--- PROVIDED TEXT ---
The first distinction is the educational domain considered by each work; there is a crucial difference between (i) Language Assessment (LA), both first and second language, and (ii) Content Knowledge Assessment (CKA), e.g., math. Indeed, question difficulty comes from different sources in these two scenarios: In LA, the difficulty comes from the linguistic demands of the task and the topic being assessed along with any stimulus text, while in CKA the difficulty mostly comes from the topics that are being assessed and the question format has a smaller importance. Moreover, CKA questions are often built to minimize the effects of language on the difficulty [114]. This difference has an influence on the approaches to QDET in the two domains, as they focus on different features: Approaches developed for LA often rely upon theoretically supported measures such as readability formulas and predefined word complexity measures, which are rarely used in CKA; however, CKA works often leverage learned features, such as TF-IDF (Term Frequency–Inverse Document Frequency) [52] and word embeddings (e.g., word2vec [69], ELMo [80]), or end-to-end neural networks, which are much less common in LA. This difference also shows that—generally—research in LA does not focus on semantic word representations, which is instead very important for CKA.

Almost all the proposed approaches to perform QDET, in both domains, address the task as a supervised problem: A training set containing texts and difficulties of exam questions is used to train a model that is capable of performing QDET for previously unseen questions. In some cases, additional textual datasets are used to pre-train the model or part thereof. In such cases, the models built for LA leverage general purpose datasets (e.g., Wikipedia), while the ones built for CKA leverage datasets related to the topics that are assessed by the questions (e.g., books, lecture transcripts).

4.1 Language Assessment (LA)

Focusing on LA, most approaches to QDET deal either with (i) comprehension questions or (ii) knowledge questions. Comprehension questions are provided to the student together with a passage (either written or spoken) that contains the answer to the question, meaning that the task of a comprehension question involves finding in the passage (or inferring from it) the answer to a question. On the contrary, knowledge questions assess the knowledge of the student at a certain time and the answer to the question is not found in (or inferred from) a related passage.¹

4.1.1 Comprehension Questions.

These questions can be categorized into reading comprehension and listening comprehension. Only one of the works presented here focuses on listening comprehension questions [67], while reading comprehension questions received slightly more consideration in previous research, as we found four relevant works that focused on it [10, 47, 48, 61]. We also notice that the papers on comprehension questions are very recent (the first one is dated 2017), and this is most likely due to the fact that recent advancements in NLP techniques based on neural networks have enabled new ways of leveraging the accompanying texts.

4.1.2 Knowledge Questions.
--- DATASET CONTENT ---
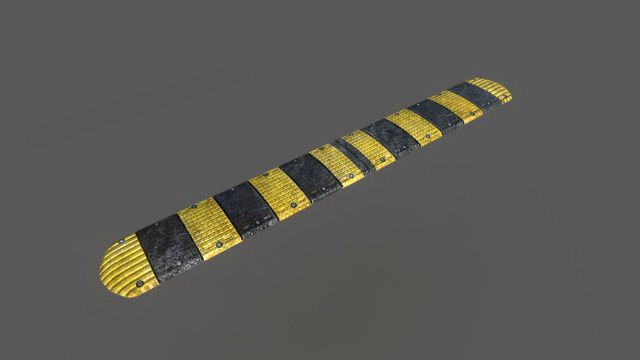 road bump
---
REQUIREMENT 1 =>
In the excerpt on question difficulty estimation, how many of the works focused on reading comprehension questions?
REQUIREMENT 2 =>
Extend the excerpt on question difficulty estimation, picking up from its last line.

REPLY 1 =>
Four.

REPLY 2 =>
This type of question has received more attention than comprehension questions, and this interest also started before the first research on comprehension questions. This also has an impact on the types of models that are used for QDET of knowledge questions for LA. Indeed, many of the models use fairly simple and theoretically grounded features such as word-complexity for learners of specific languages and readability measures. No end-to-end neural networks were proposed so far, and most of the works did not experiment with word embeddings or word frequency features. Knowledge questions for LA can be further divided depending on their format: some are vocabulary questions made of single words [23, 26, 88, 116], others represent whole sentences [5, 6, 31, 44, 47, 59, 74, 88, 97, 98, 99, 104].

4.1.3 Others.

There are two types of questions that are explored in one paper only [88] and do not really fall in any of the previous categories: (i) elicited speech and (ii) dictation exercises. The elicited speech task evaluates reading and speaking skills of students by requiring them to produce a sentence out loud, while the dictation task consists of asking the students to transcribe an audio recording and thus evaluates both listening and writing skills.²

4.2 Content Knowledge Assessment (CKA)

In CKA, all items are knowledge questions, and can be categorized depending on the content of the questions. Specifically, they can be divided into (i) text only questions and (ii) heterogeneous questions, which contain information—such as images—that cannot be captured at text level. Equations and formulas are generally considered as “text,” since they can be expressed in LaTeX-like verbal format [118]. Questions with images are quite rare and this is reflected by the fact that only three works [30, 94, 119] experimented on QDET for heterogeneous questions. The research focused on text only questions can be categorized depending on the type of information that is leveraged by the models. Specifically, we can distinguish between (i) models that only consider the question text for the task of QDET [8, 9, 27], (ii) models that also leverage texts from other sources (e.g., lecture content, books) [45, 81, 114, 115, 122], and (iii) models that leverage non-textual information (e.g., ontologies [29, 55, 89, 107], knowledge components [21, 102], and others [94, 113]).

Last, there are two works that do not belong to any of the previous categories because they deal with specific types of questions and can be used only in the niches they were designed for. One of them [78] deals with questions whose answers are in the form of First Order Logic formulas and leverages such formulas for QDET. The other [72] performs QDET for short-answer questions and leverages the text of the students’ answers (not of the question).

5 LANGUAGE ASSESSMENT

In this section, we present and discuss the approaches that have been proposed for QDET in the language assessment domain: We focus on reading comprehension questions in Section 5.1, on listening comprehension questions in Section 5.2, on word knowledge questions in Section 5.3, on sentence knowledge questions in Section 5.4, and on elicited speech and dictation items in Section 5.5.

5.1 Reading Comprehension Questions

In reading comprehension questions, students are given a textual passage and one (or more) questions associated with it, as shown in the example in Figure 2.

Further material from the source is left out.